FBI confirmed Nancy Guthrie ransom note to TMZ was 'real deal': report
Published in News & Features
TMZ said the FBI confirmed a February ransom it received regarding the disappearance of Nancy Guthrie was “the real deal.”
The gossip site also said on Monday that rumors that the note said the missing woman was dead are inaccurate.
TMZ reported that it was sent roughly a dozen emails from someone claiming he knew who abducted the missing mother of NBC host Savannah Guthrie on Feb.1 and where she’d been taken.
Days after the 84-year-old mom disappeared from her Tucson, Ariz., home, one of those emails stated “time if of the essence” and reportedly asked for a Bitcoin payment equal to about $64,000.
An email sent the following day stated “time is no longer of the essence” leading TMZ to conclude Guthrie had died.
It’s not clear if the person who sent the ransom note and subsequent emails was the same individual. TMZ hasn’t responded to a request for comment.

◆ **RECORD LIST**
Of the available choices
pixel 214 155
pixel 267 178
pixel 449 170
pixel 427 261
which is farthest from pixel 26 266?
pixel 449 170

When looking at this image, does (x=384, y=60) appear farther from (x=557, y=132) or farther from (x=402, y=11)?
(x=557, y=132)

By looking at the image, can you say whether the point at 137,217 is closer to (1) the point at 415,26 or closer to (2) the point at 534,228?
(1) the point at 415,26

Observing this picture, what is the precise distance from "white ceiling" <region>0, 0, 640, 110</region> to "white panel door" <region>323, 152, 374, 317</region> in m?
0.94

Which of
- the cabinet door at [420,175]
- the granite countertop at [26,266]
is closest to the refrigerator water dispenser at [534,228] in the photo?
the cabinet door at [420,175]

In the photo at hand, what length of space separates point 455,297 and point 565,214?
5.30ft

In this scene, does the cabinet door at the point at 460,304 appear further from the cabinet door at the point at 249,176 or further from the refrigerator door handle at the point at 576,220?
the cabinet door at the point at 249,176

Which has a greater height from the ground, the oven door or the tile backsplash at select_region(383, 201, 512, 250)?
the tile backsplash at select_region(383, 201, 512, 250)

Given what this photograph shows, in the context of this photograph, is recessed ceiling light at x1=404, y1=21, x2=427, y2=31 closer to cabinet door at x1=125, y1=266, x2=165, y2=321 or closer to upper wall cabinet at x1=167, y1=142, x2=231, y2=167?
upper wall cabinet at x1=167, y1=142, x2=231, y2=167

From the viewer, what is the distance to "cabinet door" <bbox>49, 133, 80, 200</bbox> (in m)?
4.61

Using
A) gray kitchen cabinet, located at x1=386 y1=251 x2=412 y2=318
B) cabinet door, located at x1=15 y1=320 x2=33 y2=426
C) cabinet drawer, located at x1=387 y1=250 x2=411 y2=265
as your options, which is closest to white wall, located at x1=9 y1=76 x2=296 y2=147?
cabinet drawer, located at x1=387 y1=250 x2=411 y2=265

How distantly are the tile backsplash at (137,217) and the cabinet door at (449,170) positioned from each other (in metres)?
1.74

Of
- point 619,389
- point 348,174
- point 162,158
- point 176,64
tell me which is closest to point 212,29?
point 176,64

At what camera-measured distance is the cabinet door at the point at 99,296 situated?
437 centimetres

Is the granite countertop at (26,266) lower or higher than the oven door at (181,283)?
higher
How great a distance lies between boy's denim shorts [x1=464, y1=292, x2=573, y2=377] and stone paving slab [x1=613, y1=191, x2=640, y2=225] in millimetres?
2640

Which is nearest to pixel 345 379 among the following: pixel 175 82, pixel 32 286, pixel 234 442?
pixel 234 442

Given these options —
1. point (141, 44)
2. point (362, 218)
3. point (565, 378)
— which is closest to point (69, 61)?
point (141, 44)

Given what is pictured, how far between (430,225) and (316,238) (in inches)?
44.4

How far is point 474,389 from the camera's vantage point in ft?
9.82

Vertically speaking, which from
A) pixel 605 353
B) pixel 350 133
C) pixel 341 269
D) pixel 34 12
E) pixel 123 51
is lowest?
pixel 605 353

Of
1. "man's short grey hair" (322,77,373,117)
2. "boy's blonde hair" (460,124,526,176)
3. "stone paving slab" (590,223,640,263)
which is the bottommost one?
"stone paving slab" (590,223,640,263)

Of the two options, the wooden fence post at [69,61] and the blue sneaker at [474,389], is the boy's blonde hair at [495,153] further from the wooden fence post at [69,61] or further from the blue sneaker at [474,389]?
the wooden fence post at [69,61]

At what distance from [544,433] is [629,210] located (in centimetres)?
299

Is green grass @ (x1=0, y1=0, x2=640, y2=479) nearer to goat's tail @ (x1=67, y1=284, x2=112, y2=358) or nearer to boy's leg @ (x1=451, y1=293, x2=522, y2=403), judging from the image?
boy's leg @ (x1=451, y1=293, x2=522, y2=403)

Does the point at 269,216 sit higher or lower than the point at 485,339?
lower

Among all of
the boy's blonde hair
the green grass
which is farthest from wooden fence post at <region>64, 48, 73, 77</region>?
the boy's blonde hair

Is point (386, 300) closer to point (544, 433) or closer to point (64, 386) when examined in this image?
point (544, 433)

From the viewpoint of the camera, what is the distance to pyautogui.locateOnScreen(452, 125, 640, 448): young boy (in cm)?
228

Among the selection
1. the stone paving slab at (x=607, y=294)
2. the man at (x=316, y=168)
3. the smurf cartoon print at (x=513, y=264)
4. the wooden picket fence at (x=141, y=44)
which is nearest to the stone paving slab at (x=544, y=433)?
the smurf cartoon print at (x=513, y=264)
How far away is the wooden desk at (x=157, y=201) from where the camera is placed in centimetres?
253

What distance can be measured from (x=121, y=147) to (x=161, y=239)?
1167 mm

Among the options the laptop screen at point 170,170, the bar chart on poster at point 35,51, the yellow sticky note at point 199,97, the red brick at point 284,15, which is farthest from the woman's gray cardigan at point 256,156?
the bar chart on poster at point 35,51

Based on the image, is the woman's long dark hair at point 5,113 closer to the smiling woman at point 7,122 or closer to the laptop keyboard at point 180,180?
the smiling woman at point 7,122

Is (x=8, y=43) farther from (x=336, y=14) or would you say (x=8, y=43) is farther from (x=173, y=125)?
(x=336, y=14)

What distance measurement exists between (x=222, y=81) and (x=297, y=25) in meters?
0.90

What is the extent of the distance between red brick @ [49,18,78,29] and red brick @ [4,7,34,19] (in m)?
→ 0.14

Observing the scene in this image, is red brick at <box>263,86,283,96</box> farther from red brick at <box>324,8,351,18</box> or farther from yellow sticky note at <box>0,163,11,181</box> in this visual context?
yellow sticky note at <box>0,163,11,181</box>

◆ **WHAT YOU WILL DO**
1. List every organization named in the news report on the Nancy Guthrie ransom note.
2. Pick up the news report on the Nancy Guthrie ransom note after its final sentence and continue it.
The records were gathered from a separate source, not from the news report.

◆ **ANSWERS TO THE EXERCISE**
1. FBI, TMZ, NBC

2.
The person who sent the emails reportedly insisted he wasn’t the kidnapper, but was afraid of being implicated by police. He also claimed to have feared retribution from people involved in the crime.
TMZ reported that it believed the emails were authentic because a scammer would be unlikely to give up leverage by admitting urgency was no longer an issue.
The site said it’s been trying to contact the FBI for the past month to further discuss the matter, but has received no response to its inquiries.
NBC News said Monday that a second note sent to select media outlets indicated she was no longer alive. It stated no monetary demand.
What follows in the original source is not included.